Most health foods stores and supermarkets have a variety of weight loss supplements, many of which claim to achieve remarkable results. Although it is tempting to stock your kitchen cupboards with bottles and bottles of weight loss 'potions', some have been known to have more reliable results than others. This article looks at four popular weight loss supplements and whether they are worth your bucks.
According to weight loss website, weightloss.com.au, green tea comes from the Camellia Sinensis Bush family and generally speaking some of the highest quality types come from China, Japan, Taiwan, Sri Lanka and India. Many research studies have shown that drinking green tea has a positive effect on weight loss as well as our general health. In addition to this, substances such as theanine are present in the tea which may raise your metabolism and suppresses appetite. Green tea has also shown to increase the body's ability to burn fat (fat oxidation) which has also been attributed partially to the relatively high levels of caffeine in green tea, although the levels are not as high as coffee, for example.
Green tea has not only been found to be good for weight loss but it is also known to be beneficial for a variety of other conditions such as reducing the risks of some forms of cancer, lowering cholesterol levels and reducing the risk of cardiovascular problems. Many researchers believe that in order to obtain the maximum benefits of green tea it is advisable to drink as much as five to ten cups a day. However, because green tea has relatively high levels of caffeine researchers advise that anyone who suffers from conditions such as heart or kidney disease, high blood pressure, an overactive thyroid, anxiety disorders, blood clotting problems as well as women who are pregnant or breastfeeding, should talk to a doctor before consuming large quantities of the tea. It is also advisable not to give large amounts to children either because of the caffeine content.
Although green tea has numerous benefits, the most popular of uses is its weight loss properties and it is becoming increasingly popular in the western world, with many celebrities now recommending it as a weight loss tool.

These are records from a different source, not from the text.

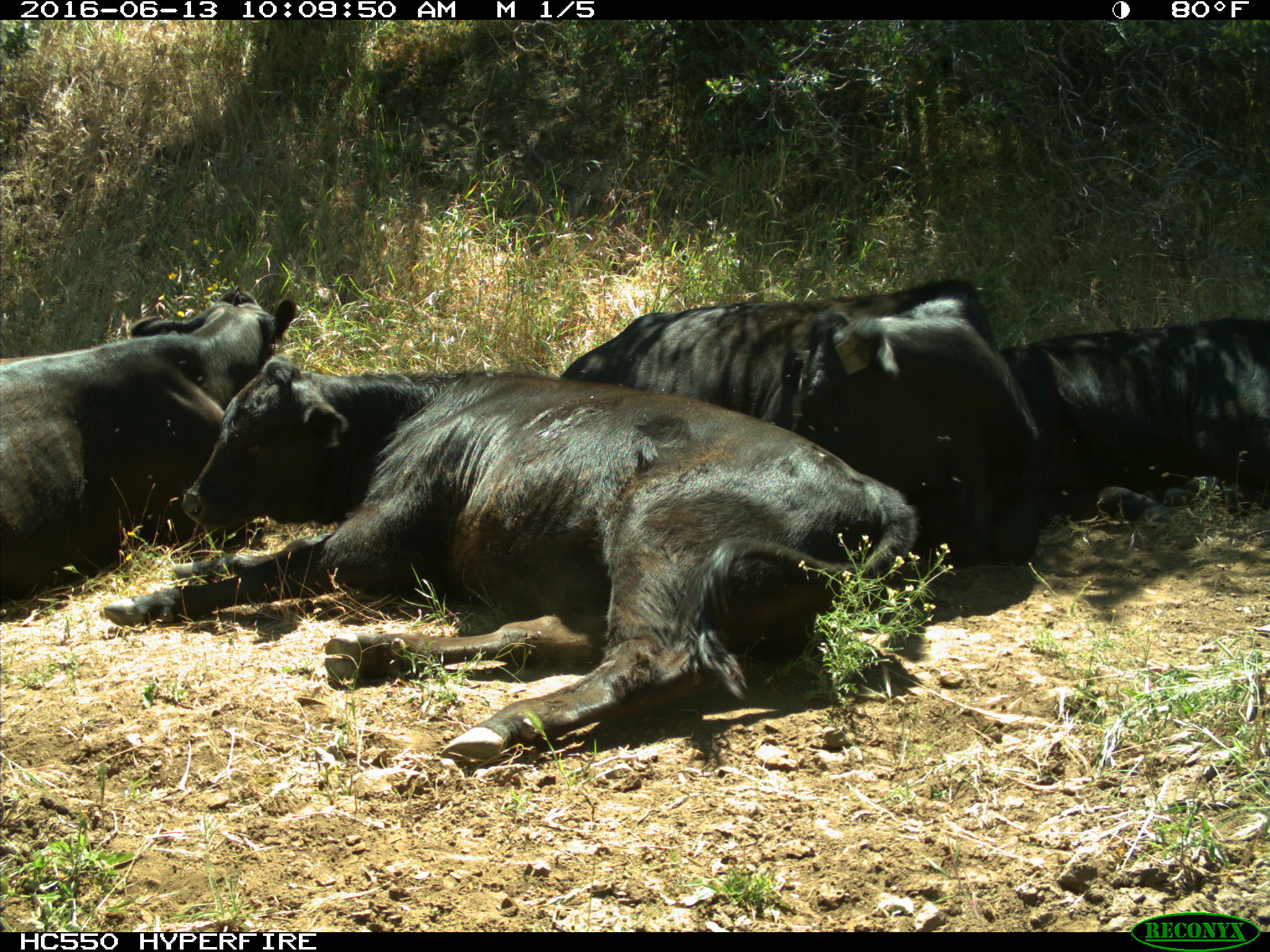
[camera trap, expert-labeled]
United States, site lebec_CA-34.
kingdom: Animalia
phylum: Chordata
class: Mammalia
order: Artiodactyla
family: Bovidae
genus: Bos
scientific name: Bos taurus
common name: domestic cow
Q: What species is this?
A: Bos taurus (domestic cow).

According to the article entitled "Acai: Weight Loss Wonder Fruit?" written by By Kathleen M. Zelman, MPH, RD, LD on the WebMD website, the acai berry does contain a large amount of antioxidants which are helpful to general health, but there does not appear to have any 'magical' properties when it comes to weight loss. This is according to David Grotto, RD, author of "101 Foods That Could Save Your Life. " Grotto goes on to say that "There is not any single food, including the super-healthy acai berry that can provide the solution to weight loss. To lose weight, you need to control calories with a healthy lifestyle approach that includes plenty of physical activity, nutritious foods, and adequate rest." According to some websites which market the product, acai's fiber and essential fatty acid content help the body burn fat more efficiently and helps speed up the metabolism process. These claims however remain largely unsubstantiated due to over-the-counter supplements not being as closely regulated as prescription medicines.
Grotto goes on to say that there is something unique about acai, it is one of the few fruits, with the exception of avocados, that contain monounsaturated fats (MUFAS). MUFAS are thought to help you feel fuller for longer but the amount present in acai is so small that it would be work out to be very expensive due to the sheer amount of acai berries you would need to consume for the MUFAS to become viable.

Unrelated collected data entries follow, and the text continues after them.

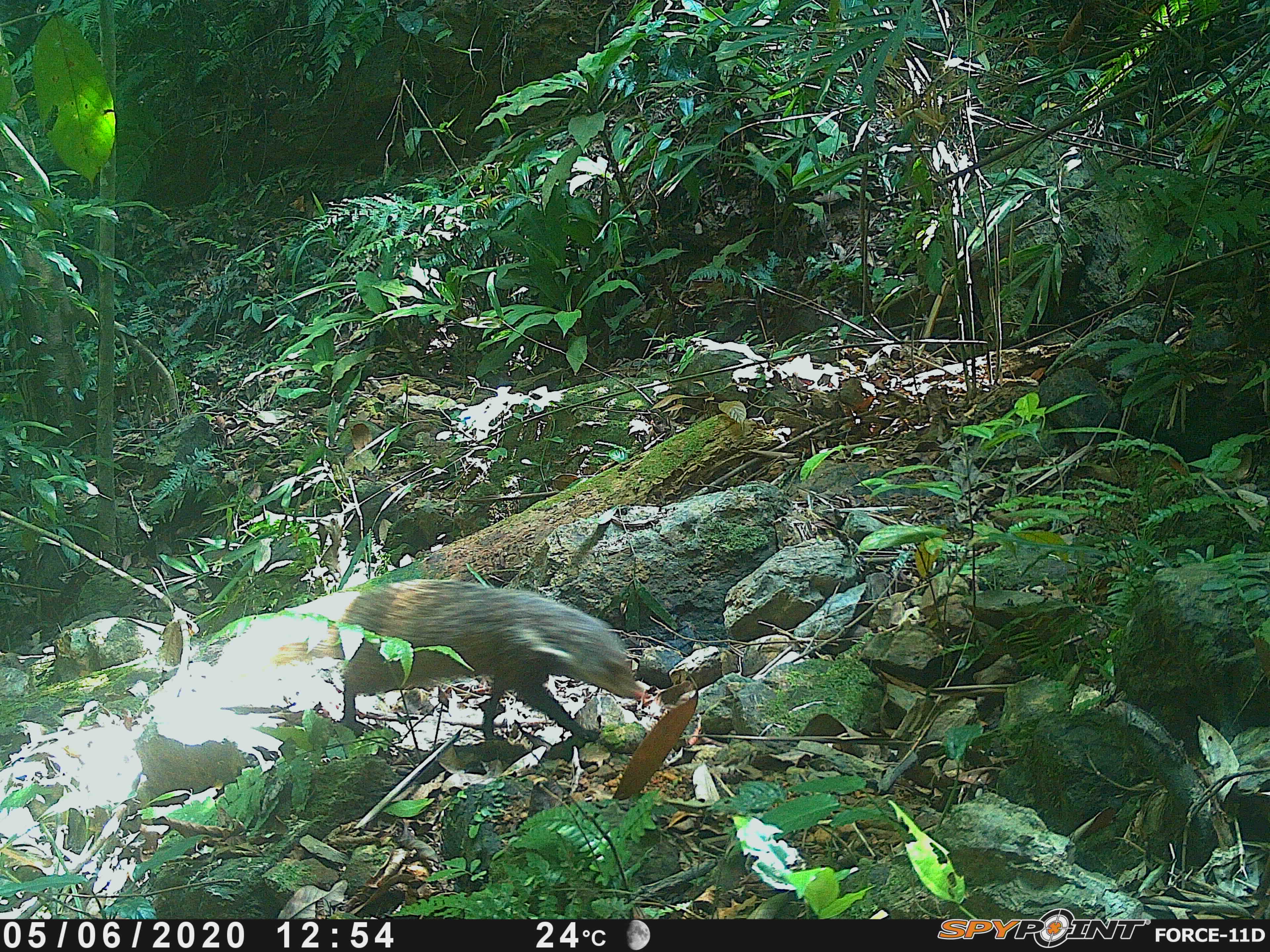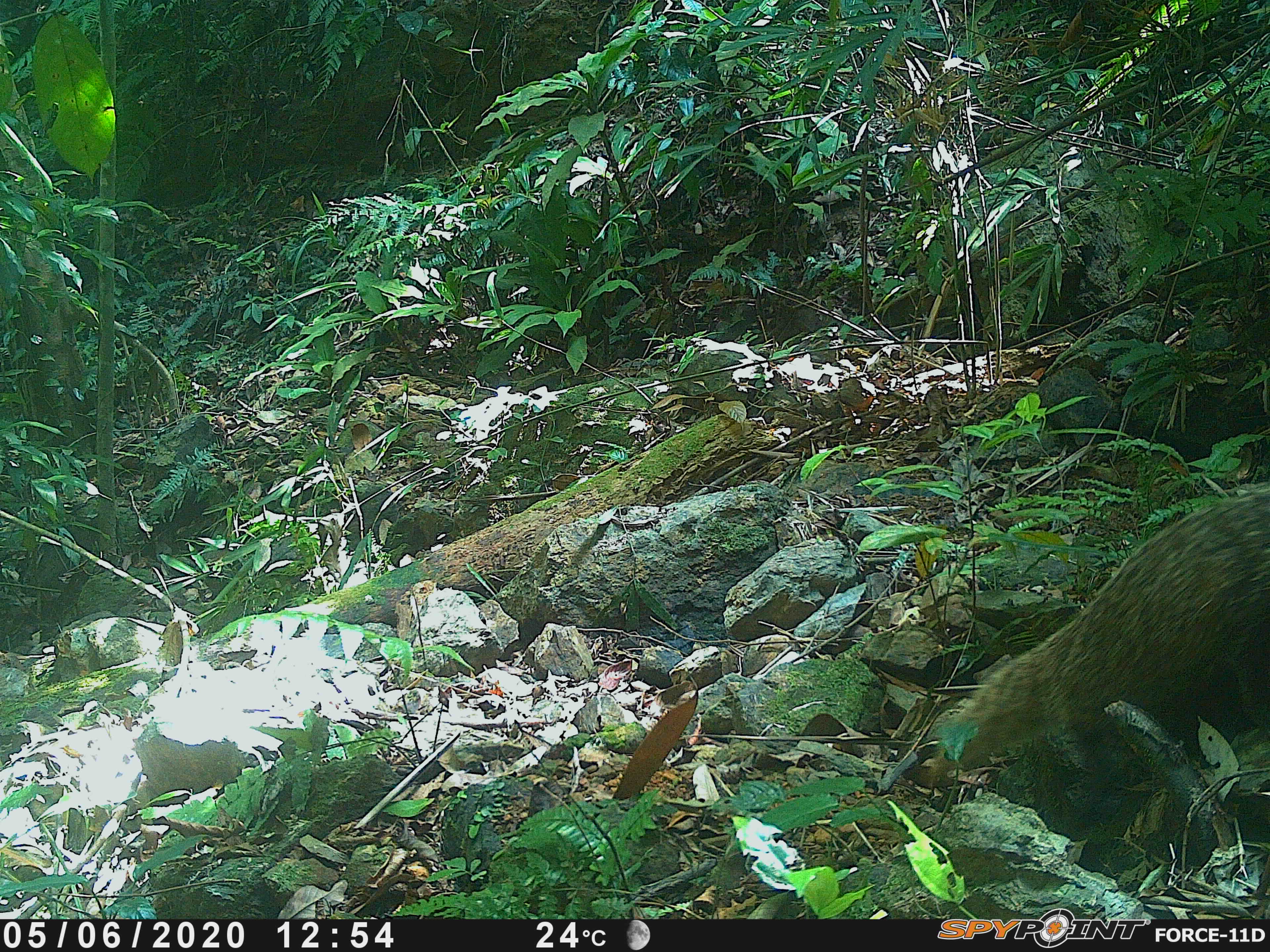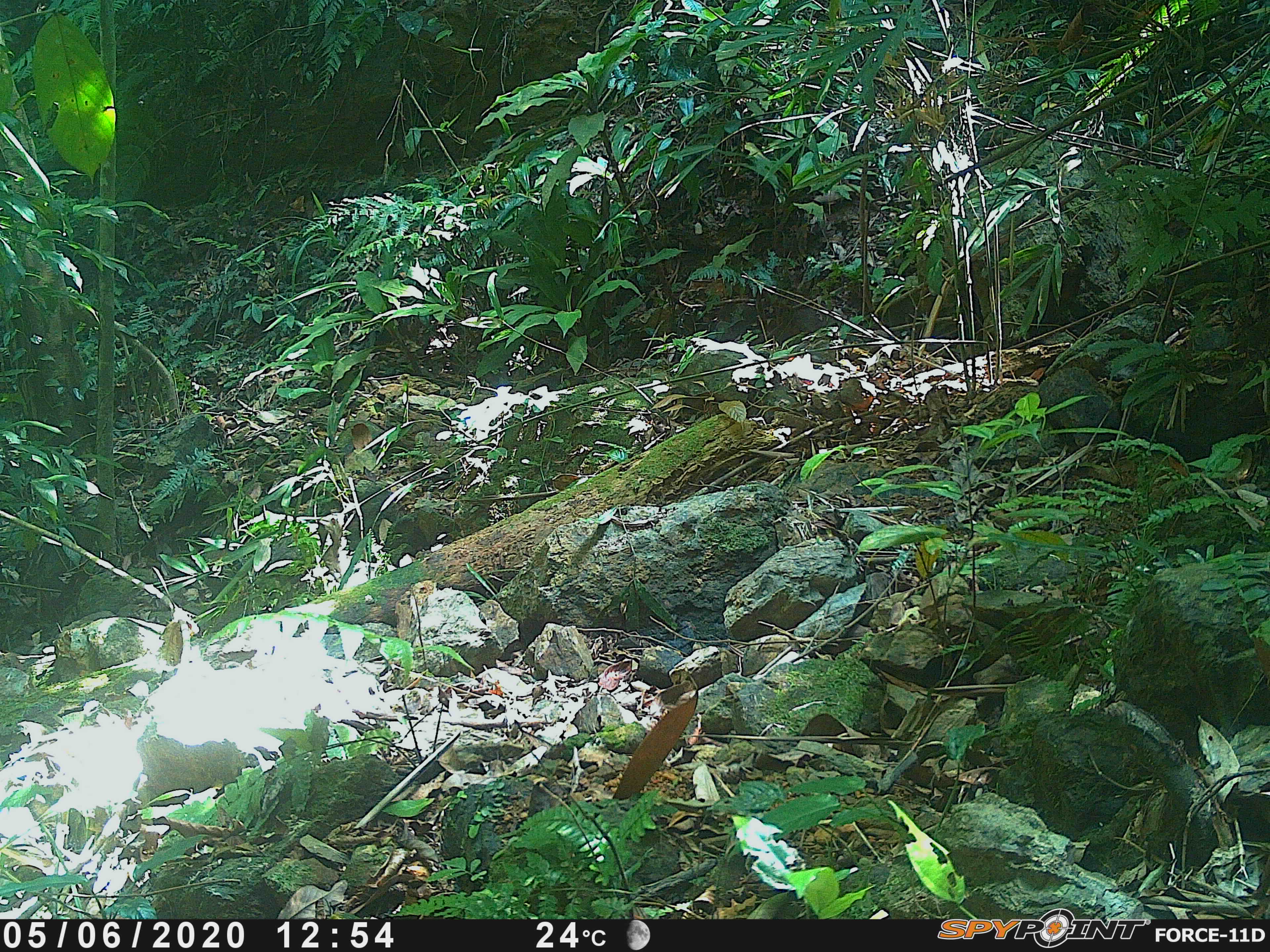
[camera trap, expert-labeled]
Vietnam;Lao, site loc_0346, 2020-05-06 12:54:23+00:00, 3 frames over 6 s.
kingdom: Animalia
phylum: Chordata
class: Mammalia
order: Carnivora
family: Herpestidae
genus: Urva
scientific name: Urva urva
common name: crab-eating mongoose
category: crab eating mongoose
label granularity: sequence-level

According to an article on the webMD website entitled 'Lots of Hope, Hoodia has been marketed as the 'wonder drug' for weight loss. The plant from the Kalahari Desert is now imported in huge amounts to westerners who need to lose the flab. Mark Blumenthal, Founder and Executive Director of the American Botanical Council, states that the evidence recorded from one study was not conclusive. "We can only say the evidence available to us right now, which is considered inadequate, suggests that there is some type of appetite-suppressing mechanism in some of the naturally occurring chemicals in hoodia," Blumenthal says. He adds that his organization has not received any consumer reports of safety problems with hoodia use. The study was conducted by David Maclean, MD, Professor at Brown University in Providence, MacLean then goes on to say that a cousin of Hoodia's P57 molecule may eventually prove to be a better answer ""A chemical within that class of molecules has real potential to reduce appetite," he says. "I'm less confident regarding the hoodia molecule itself for reasons relating to its metabolism [absorption and breakdown] in humans."
Although weight loss supplements can be used to help with weight loss, most nutritionists and fitness experts agree that in order to achieve long term weight loss, a person needs to adopt healthy nutritional eating habits combined with a moderate to high exercise regime and adequate rest.